------ TASK DATA

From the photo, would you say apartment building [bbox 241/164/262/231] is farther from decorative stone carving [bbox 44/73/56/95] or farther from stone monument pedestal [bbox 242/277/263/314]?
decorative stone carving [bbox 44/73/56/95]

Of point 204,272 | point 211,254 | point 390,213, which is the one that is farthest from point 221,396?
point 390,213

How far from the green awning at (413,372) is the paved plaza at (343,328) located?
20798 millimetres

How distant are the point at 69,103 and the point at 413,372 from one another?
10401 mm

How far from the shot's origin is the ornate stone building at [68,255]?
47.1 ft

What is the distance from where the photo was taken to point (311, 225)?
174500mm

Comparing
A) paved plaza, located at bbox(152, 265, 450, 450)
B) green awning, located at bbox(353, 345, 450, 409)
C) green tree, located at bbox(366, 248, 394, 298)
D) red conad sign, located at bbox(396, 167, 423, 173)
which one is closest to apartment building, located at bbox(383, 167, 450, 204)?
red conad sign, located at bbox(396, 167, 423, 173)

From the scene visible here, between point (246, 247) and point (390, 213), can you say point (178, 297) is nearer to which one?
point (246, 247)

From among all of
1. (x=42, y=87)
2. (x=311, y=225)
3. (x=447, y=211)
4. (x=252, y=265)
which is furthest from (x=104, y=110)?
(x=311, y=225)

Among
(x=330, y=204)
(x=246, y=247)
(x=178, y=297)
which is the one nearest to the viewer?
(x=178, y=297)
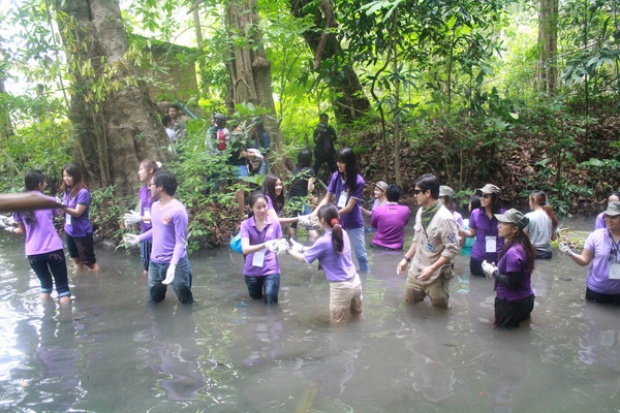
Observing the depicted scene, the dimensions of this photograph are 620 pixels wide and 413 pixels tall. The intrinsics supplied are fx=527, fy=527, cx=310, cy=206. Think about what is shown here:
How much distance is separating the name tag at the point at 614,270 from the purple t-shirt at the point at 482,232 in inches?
52.2

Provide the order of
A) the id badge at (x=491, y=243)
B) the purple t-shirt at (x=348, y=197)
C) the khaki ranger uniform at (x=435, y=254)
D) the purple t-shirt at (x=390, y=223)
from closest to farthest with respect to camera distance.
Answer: the khaki ranger uniform at (x=435, y=254) → the id badge at (x=491, y=243) → the purple t-shirt at (x=348, y=197) → the purple t-shirt at (x=390, y=223)

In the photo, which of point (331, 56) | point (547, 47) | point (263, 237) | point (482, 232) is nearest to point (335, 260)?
point (263, 237)

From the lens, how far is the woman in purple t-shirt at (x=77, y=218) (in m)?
6.93

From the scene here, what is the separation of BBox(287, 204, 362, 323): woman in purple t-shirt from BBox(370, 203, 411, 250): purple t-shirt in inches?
110

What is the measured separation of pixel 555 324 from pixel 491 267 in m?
1.04

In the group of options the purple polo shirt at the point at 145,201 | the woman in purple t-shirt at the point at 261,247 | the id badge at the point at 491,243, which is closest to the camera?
the woman in purple t-shirt at the point at 261,247

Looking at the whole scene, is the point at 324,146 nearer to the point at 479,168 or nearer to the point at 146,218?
the point at 479,168

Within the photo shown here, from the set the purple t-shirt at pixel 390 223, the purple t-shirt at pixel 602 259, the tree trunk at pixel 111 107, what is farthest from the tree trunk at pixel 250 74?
the purple t-shirt at pixel 602 259

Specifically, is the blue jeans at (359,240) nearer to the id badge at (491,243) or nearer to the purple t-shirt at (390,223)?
the purple t-shirt at (390,223)

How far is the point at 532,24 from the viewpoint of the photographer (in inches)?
726

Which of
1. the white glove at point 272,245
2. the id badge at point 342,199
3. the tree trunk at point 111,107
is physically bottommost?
the white glove at point 272,245

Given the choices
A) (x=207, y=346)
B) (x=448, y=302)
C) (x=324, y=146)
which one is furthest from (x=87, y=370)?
(x=324, y=146)

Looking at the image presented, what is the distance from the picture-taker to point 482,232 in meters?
6.90

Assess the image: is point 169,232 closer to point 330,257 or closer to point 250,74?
point 330,257
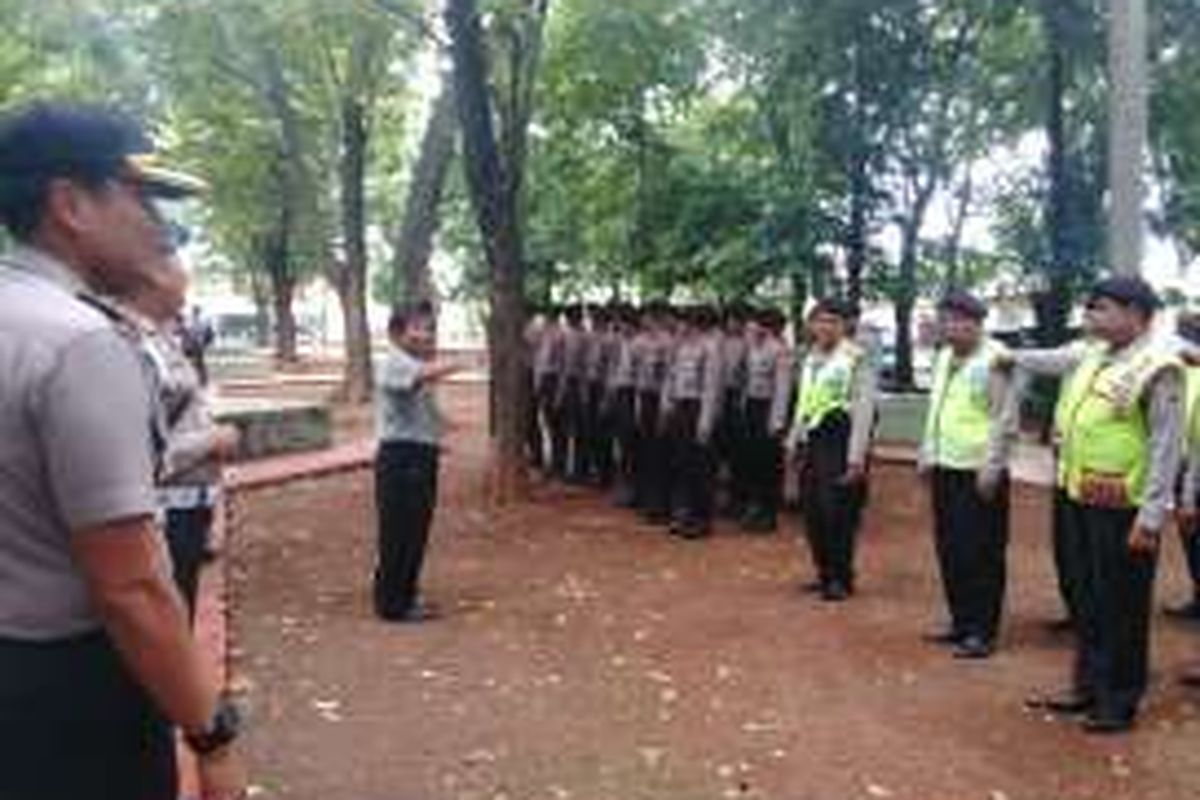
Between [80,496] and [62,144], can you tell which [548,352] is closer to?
[62,144]

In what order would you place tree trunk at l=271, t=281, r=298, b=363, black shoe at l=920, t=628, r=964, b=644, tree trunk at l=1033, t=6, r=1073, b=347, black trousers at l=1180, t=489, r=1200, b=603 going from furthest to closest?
1. tree trunk at l=271, t=281, r=298, b=363
2. tree trunk at l=1033, t=6, r=1073, b=347
3. black trousers at l=1180, t=489, r=1200, b=603
4. black shoe at l=920, t=628, r=964, b=644

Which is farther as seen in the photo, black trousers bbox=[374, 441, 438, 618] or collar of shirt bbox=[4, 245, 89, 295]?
black trousers bbox=[374, 441, 438, 618]

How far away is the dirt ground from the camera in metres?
8.09

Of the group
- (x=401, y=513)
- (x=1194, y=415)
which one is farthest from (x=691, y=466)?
(x=1194, y=415)

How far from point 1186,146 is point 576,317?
24.3 feet

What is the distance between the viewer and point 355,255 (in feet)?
103

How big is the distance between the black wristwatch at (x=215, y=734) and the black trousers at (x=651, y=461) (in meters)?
12.9

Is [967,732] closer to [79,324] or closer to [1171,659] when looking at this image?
[1171,659]

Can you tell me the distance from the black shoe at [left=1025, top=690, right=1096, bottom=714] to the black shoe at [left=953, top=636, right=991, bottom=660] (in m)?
1.15

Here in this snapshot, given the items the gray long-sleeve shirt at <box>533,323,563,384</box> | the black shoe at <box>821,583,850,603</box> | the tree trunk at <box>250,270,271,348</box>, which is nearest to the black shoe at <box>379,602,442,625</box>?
the black shoe at <box>821,583,850,603</box>

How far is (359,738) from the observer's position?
8789 mm

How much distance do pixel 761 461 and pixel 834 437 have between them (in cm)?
361

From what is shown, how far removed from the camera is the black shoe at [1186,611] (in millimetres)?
11805

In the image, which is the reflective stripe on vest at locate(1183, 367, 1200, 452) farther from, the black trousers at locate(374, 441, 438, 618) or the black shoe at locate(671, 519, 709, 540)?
the black shoe at locate(671, 519, 709, 540)
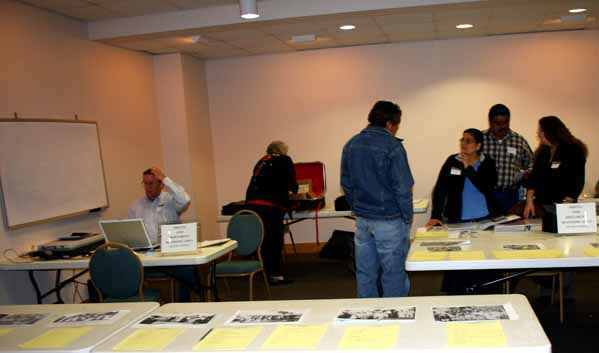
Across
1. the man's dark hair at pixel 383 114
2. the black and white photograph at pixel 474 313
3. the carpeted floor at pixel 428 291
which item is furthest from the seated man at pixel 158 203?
the black and white photograph at pixel 474 313

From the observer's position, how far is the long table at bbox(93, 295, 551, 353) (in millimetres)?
1757

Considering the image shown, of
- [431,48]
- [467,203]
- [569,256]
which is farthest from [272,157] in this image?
[569,256]

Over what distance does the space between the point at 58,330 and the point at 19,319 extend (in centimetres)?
34

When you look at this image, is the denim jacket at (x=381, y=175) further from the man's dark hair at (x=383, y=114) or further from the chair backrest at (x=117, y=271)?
the chair backrest at (x=117, y=271)

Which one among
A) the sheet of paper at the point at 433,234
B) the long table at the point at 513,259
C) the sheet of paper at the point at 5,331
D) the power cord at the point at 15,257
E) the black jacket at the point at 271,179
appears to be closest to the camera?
the sheet of paper at the point at 5,331

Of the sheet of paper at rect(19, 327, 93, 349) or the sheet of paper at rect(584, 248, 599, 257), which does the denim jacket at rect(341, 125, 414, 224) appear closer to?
the sheet of paper at rect(584, 248, 599, 257)

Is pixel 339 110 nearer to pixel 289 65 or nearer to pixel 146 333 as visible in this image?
pixel 289 65

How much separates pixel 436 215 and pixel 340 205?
2239 mm

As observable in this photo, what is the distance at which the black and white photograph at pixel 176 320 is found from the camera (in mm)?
2168

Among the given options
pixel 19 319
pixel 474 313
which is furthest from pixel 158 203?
pixel 474 313

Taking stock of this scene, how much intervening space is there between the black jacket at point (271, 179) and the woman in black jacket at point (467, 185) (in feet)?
6.91

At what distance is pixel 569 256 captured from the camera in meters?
2.71

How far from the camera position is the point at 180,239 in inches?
149

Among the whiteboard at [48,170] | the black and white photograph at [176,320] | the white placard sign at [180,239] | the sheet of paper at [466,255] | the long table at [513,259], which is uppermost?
the whiteboard at [48,170]
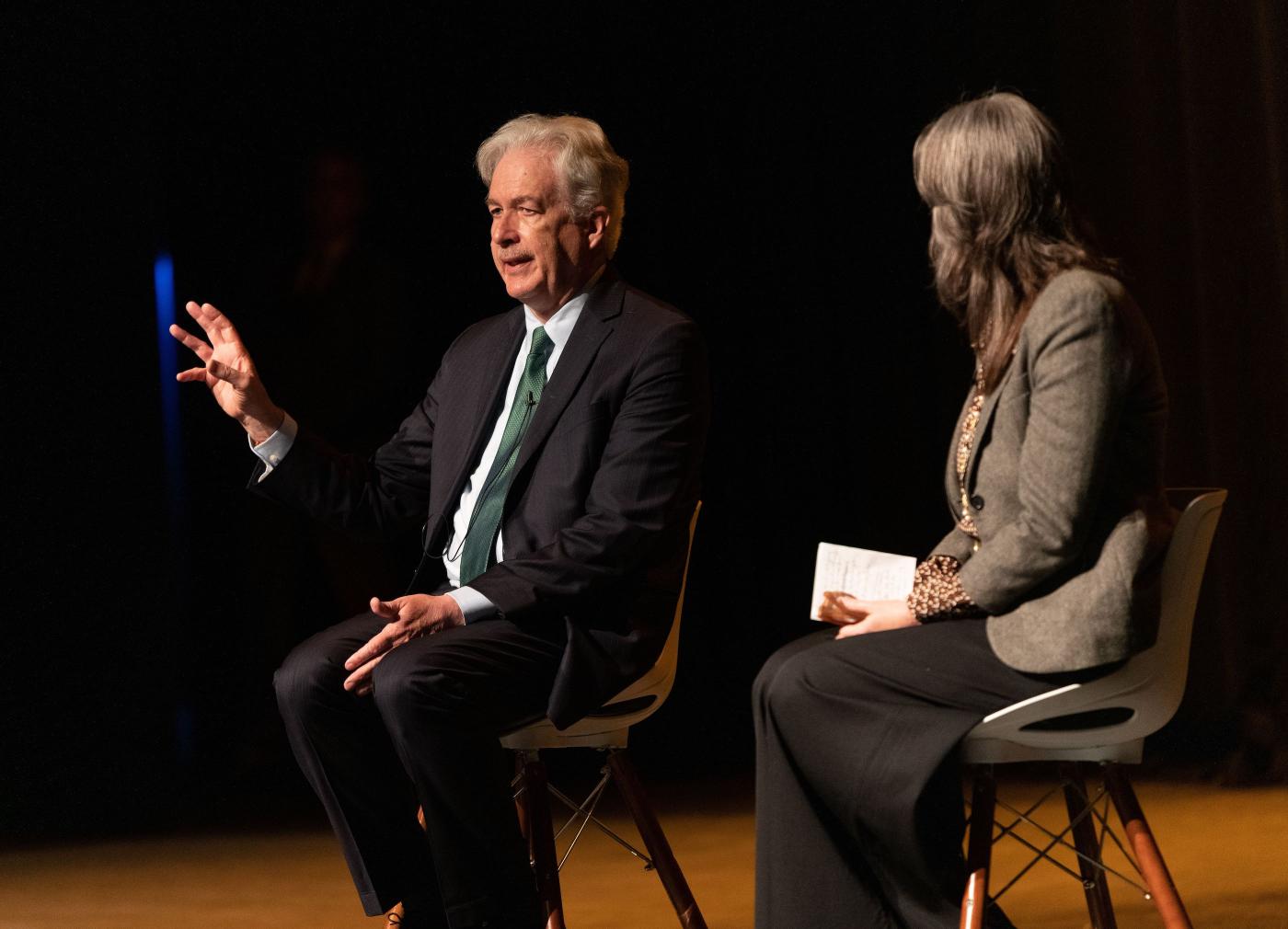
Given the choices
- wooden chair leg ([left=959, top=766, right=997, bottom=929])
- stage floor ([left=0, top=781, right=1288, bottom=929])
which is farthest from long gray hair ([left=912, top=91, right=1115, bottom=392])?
stage floor ([left=0, top=781, right=1288, bottom=929])

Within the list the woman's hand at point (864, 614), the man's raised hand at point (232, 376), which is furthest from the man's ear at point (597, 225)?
the woman's hand at point (864, 614)

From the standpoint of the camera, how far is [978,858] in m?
1.90

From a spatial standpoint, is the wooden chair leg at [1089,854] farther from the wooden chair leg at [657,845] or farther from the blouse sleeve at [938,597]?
the wooden chair leg at [657,845]

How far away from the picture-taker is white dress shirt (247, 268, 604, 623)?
2.58 metres

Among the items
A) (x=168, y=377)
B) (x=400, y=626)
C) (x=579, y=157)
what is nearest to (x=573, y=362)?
(x=579, y=157)

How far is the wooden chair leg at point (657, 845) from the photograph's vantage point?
2.39 meters

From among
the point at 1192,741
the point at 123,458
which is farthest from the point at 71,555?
the point at 1192,741

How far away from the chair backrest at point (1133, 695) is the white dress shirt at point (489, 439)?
3.06 feet

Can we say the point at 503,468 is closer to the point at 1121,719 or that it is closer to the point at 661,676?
the point at 661,676

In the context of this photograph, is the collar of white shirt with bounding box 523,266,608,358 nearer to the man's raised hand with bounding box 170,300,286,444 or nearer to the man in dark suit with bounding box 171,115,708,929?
the man in dark suit with bounding box 171,115,708,929

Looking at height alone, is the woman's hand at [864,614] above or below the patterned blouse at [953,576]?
below

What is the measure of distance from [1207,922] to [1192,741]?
1572mm

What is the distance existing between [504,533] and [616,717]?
0.36 m

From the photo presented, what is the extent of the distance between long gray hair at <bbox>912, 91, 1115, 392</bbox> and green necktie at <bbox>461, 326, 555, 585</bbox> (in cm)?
83
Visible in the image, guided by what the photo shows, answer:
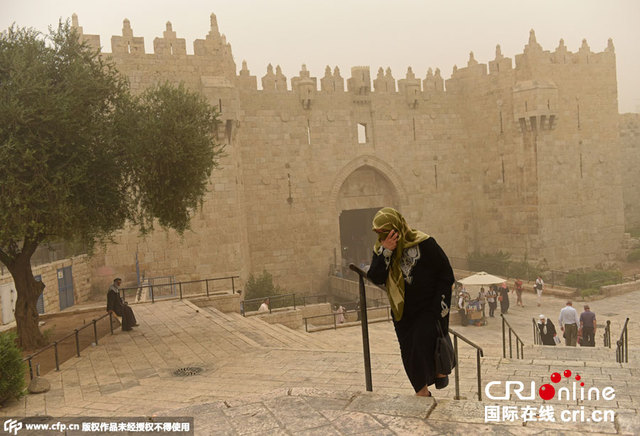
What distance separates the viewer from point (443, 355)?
13.8ft

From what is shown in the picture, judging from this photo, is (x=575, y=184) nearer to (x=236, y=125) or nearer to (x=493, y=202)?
(x=493, y=202)

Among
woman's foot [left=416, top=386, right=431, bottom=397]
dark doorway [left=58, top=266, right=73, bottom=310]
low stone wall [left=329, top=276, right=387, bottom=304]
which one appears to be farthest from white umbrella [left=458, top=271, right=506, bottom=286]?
woman's foot [left=416, top=386, right=431, bottom=397]

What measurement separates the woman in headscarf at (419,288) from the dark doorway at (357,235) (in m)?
23.1

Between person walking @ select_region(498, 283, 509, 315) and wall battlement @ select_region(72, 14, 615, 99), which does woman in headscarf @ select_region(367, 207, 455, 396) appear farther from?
wall battlement @ select_region(72, 14, 615, 99)

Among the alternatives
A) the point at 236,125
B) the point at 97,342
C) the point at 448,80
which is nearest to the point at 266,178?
the point at 236,125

------------

### EXERCISE TASK
Only the lines from the one containing "Looking at height" through the end of the listing are to be quoted, exactly and with both ends included; pictures are left out.

### CORRECT RESPONSE
Looking at height alone, is the woman's hand at [864,614] above or below the patterned blouse at [953,576]?
below

What is the measure of distance from [1207,922] to [1192,741]?
1572mm

What is the distance existing between [504,533] and [616,717]?
0.36 m

From the photo presented, what is the extent of the distance between long gray hair at <bbox>912, 91, 1115, 392</bbox> and green necktie at <bbox>461, 326, 555, 585</bbox> (in cm)?
83
Visible in the image, guided by what the photo shows, answer:
What distance separates the viewer from point (443, 355)?
13.8ft

From what is shown in the picture, judging from this photo, is (x=575, y=184) nearer to (x=236, y=125) or nearer to (x=493, y=202)?
(x=493, y=202)

Among
woman's foot [left=416, top=386, right=431, bottom=397]
dark doorway [left=58, top=266, right=73, bottom=310]
low stone wall [left=329, top=276, right=387, bottom=304]
which one appears to be farthest from white umbrella [left=458, top=271, right=506, bottom=286]?
woman's foot [left=416, top=386, right=431, bottom=397]

What measurement separates the woman in headscarf at (419,288) from the dark doorway at (357,235) (in m)?
23.1

Between person walking @ select_region(498, 283, 509, 315) and wall battlement @ select_region(72, 14, 615, 99), which does woman in headscarf @ select_region(367, 207, 455, 396) appear farther from?
wall battlement @ select_region(72, 14, 615, 99)

Among the alternatives
A) the point at 236,125
B) the point at 97,342
C) the point at 448,80
which is nearest to the point at 266,178?
the point at 236,125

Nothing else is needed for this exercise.